→ ISTRUZIONI DELL'ESERCIZIO: Estrai per favore tutte le righe del materiale riportandole identiche, ma lascia fuori le immagini.

→ DATI DELL'ESERCIZIO:
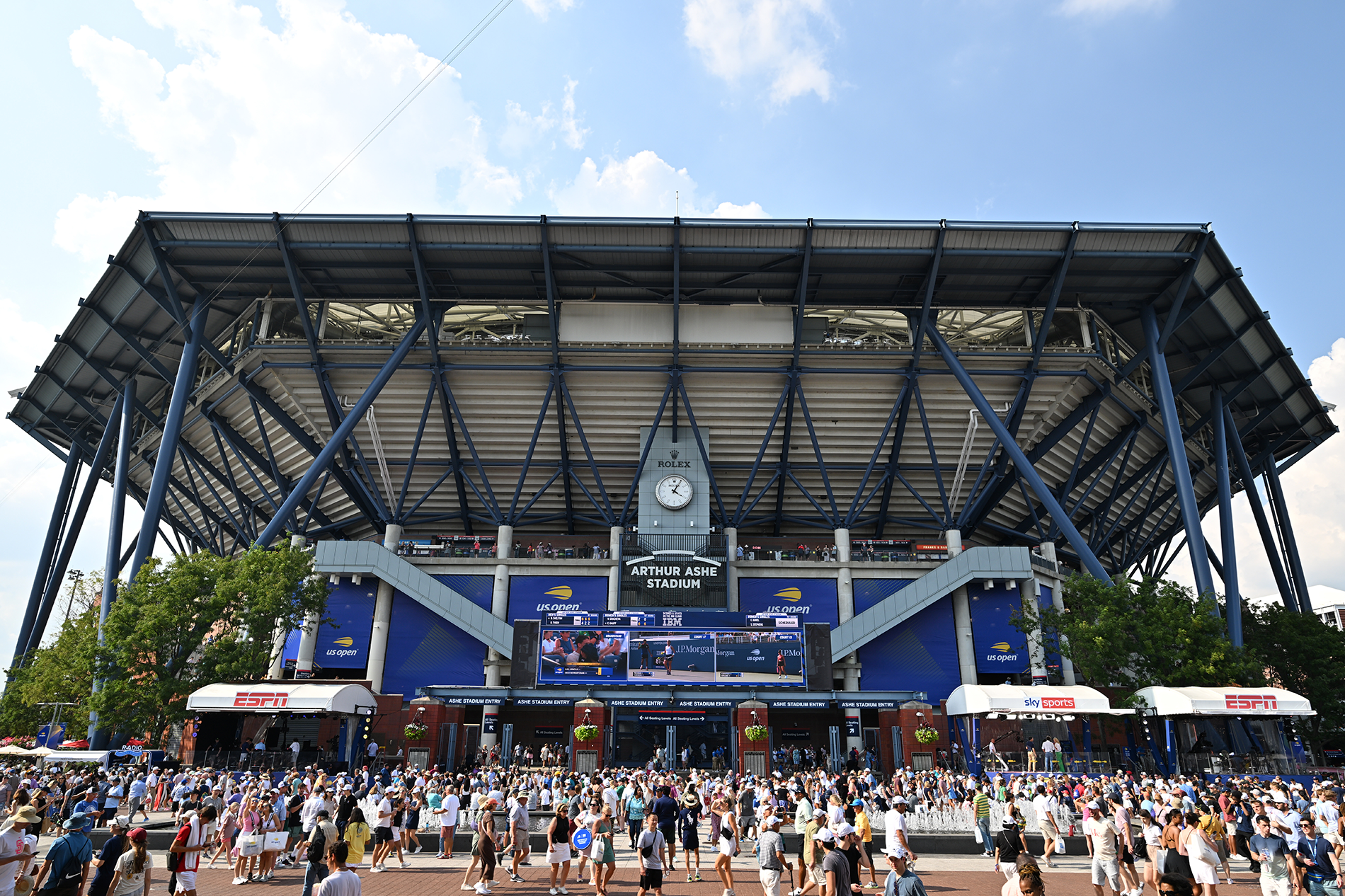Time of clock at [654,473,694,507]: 4:05
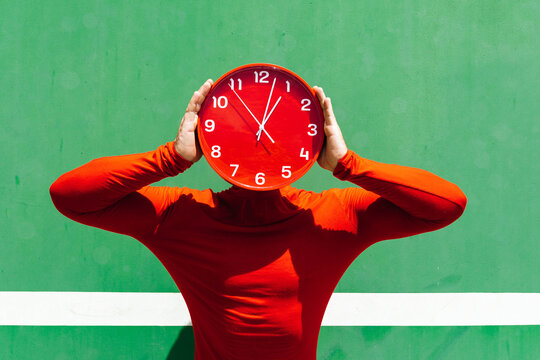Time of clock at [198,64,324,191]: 1:02
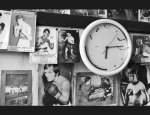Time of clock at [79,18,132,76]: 6:14
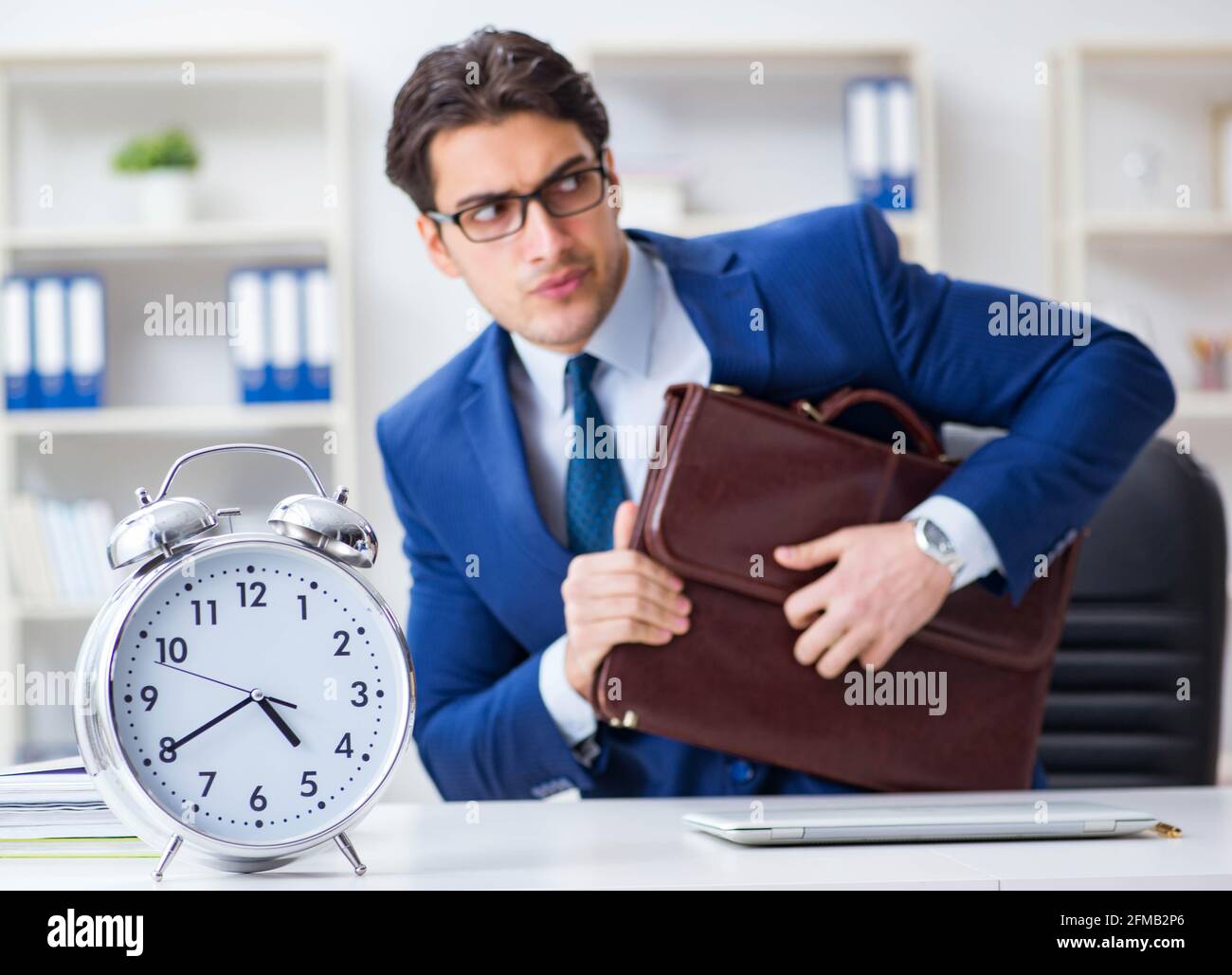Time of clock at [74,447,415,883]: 4:40
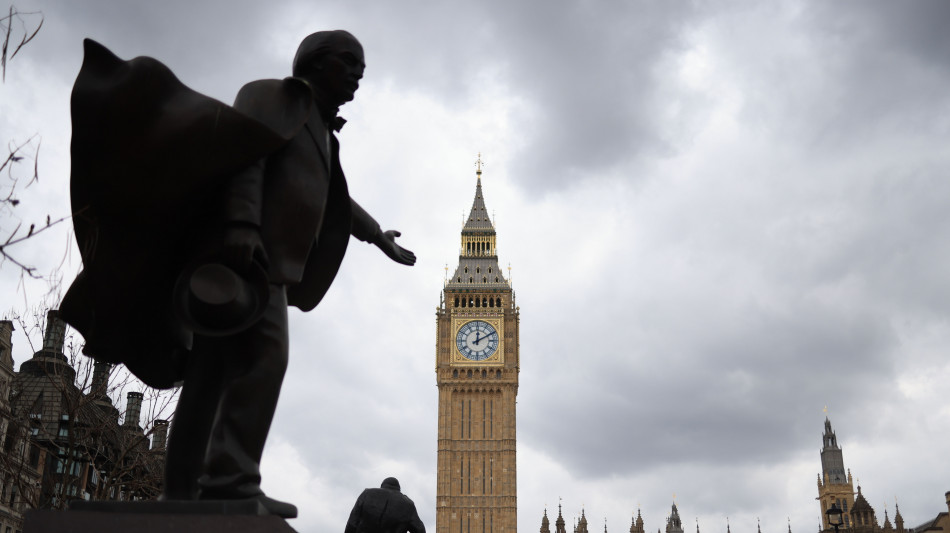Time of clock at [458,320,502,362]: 12:10
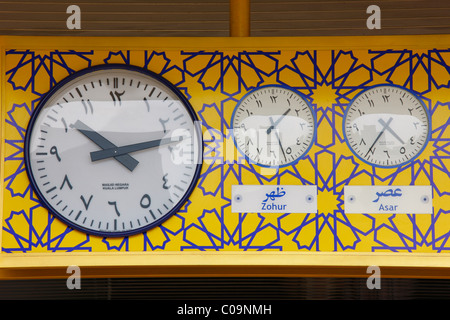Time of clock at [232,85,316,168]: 1:26
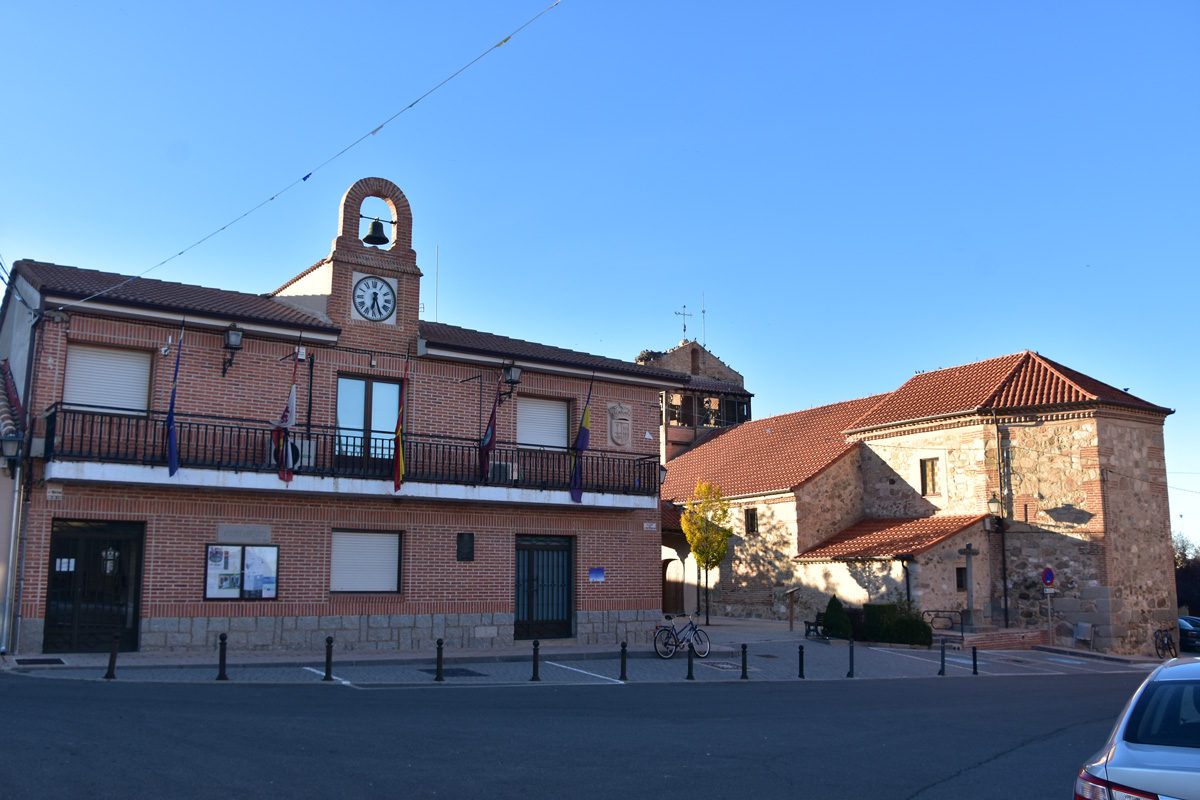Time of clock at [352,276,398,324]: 6:26
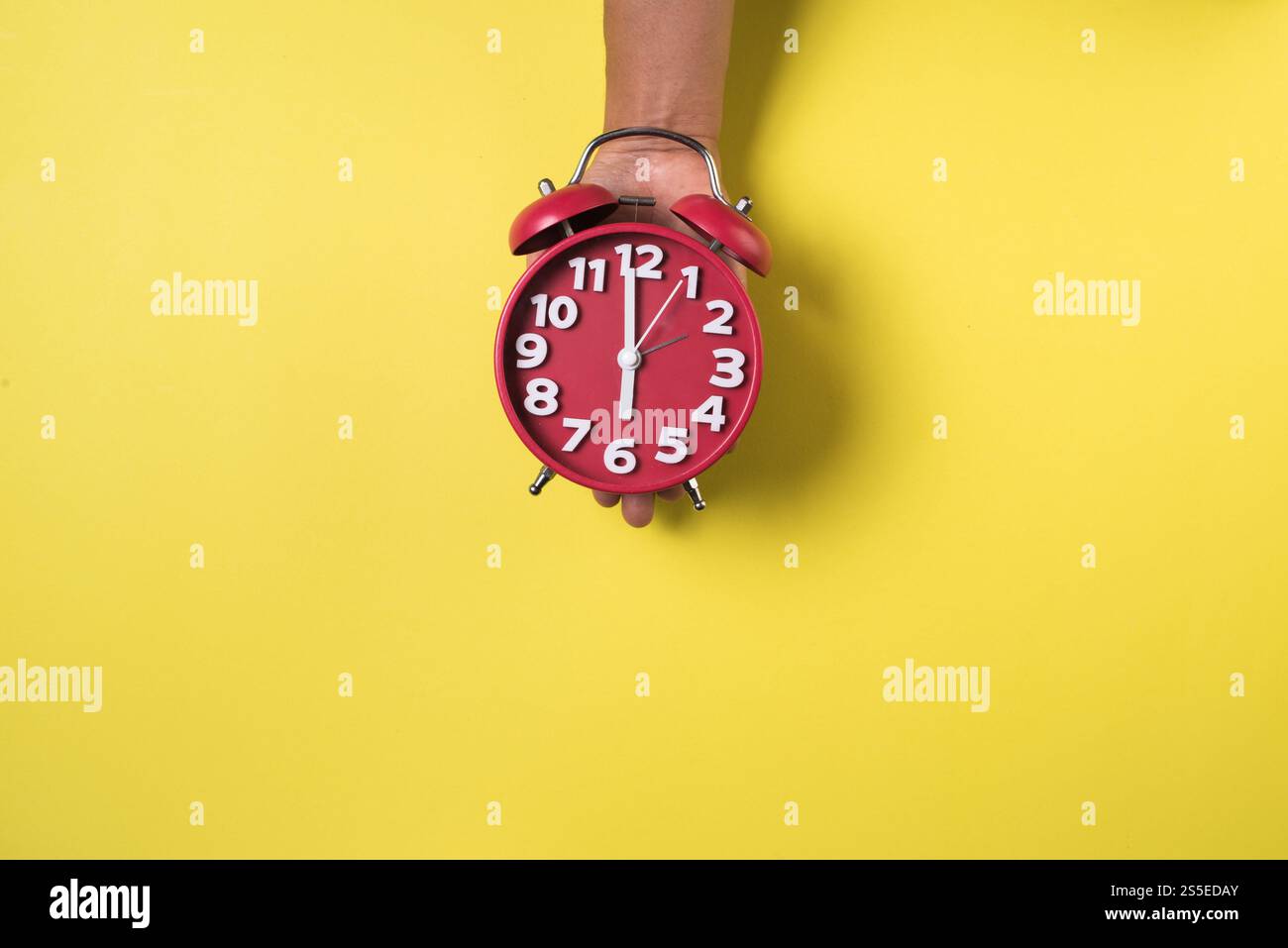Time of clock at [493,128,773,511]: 5:59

→ ESERCIZIO SVOLTO:
Time of clock at [654,473,694,507]: 4:05
Time of clock at [198,64,324,191]: 1:02
Time of clock at [79,18,132,76]: 6:14
Time of clock at [74,447,415,883]: 4:40
Time of clock at [458,320,502,362]: 12:10
Time of clock at [232,85,316,168]: 1:26
Time of clock at [352,276,398,324]: 6:26
Time of clock at [493,128,773,511]: 5:59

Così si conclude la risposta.